Mais le principe de précaution n’est pas en cause car il y a de bonnes raisons pour refuser, sur les marchés, la présence de produits chimiques comportant ces caractéristiques. Telle est l’analyse de la Commission européenne, qui essaye donc de mettre en Å“uvre une législation appropriée, mais il existe un risque de confusion. Des sociétés et des experts en toxicologie aiment les études de risques et cherchent surtout à établir la dangerosité d’un produit chimique présent dans la nature et ayant un impact sur l’organisme.

Pour définir les perturbateurs endocriniens, c’est la définition de l’OMS qui prévaut et elle est limpide. Mais il existe aussi des perturbateurs endocriniens potentiels. L’activité sur le système endocrinien n’est, pour sa part, pas définie.

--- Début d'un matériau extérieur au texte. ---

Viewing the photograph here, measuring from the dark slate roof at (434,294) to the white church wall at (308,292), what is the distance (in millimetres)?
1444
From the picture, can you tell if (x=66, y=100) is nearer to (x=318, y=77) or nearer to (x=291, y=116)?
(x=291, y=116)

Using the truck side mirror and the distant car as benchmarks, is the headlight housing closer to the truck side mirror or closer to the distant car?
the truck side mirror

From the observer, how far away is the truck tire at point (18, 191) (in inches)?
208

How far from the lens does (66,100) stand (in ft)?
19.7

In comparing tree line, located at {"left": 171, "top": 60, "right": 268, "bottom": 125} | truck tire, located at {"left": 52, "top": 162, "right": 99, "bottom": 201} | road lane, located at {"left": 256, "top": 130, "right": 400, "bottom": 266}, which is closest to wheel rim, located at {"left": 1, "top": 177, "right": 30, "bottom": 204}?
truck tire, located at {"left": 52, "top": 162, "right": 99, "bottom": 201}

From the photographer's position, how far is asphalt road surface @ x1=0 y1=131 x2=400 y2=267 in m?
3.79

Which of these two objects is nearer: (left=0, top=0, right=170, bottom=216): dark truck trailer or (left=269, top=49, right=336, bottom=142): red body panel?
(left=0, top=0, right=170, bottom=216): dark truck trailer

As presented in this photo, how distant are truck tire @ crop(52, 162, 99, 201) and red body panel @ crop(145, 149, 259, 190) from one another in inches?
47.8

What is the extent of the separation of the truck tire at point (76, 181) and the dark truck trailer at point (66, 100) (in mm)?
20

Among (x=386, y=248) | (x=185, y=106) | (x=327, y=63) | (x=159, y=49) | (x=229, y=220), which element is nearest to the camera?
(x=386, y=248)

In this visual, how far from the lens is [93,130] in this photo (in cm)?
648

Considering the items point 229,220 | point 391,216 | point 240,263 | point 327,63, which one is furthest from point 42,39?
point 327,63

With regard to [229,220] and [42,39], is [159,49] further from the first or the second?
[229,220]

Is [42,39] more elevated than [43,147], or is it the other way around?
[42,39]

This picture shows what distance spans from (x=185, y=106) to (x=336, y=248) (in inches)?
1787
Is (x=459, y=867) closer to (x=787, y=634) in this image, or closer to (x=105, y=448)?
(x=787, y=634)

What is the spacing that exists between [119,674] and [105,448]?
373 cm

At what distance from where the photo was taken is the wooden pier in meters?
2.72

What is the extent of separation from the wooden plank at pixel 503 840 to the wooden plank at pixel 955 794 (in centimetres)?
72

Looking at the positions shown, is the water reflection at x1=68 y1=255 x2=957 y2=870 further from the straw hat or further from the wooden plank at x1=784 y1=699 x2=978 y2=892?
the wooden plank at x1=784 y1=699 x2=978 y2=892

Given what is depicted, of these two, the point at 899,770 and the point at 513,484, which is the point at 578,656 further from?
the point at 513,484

Si certains laboratoires emploient l’expression « substance active », c’est pour démontrer l’impact de certains facteurs chimiques sur des systèmes hormonaux. Pour démontrer l’effet délétère des perturbateurs endocriniens, il reste néanmoins nécessaire de procéder à des expérimentations sur l’animal.

Le besoin de définir des critères horizontaux, plutôt que des critères différents pour les pesticides, les produits industriels, les cosmétiques, etc., est manifeste. Toxicologie et toxicité ne suivent en effet pas nécessairement les arcanes juridico-politico-administratives ! C’est précisément à cet exercice de définition que la Commission européenne se livre.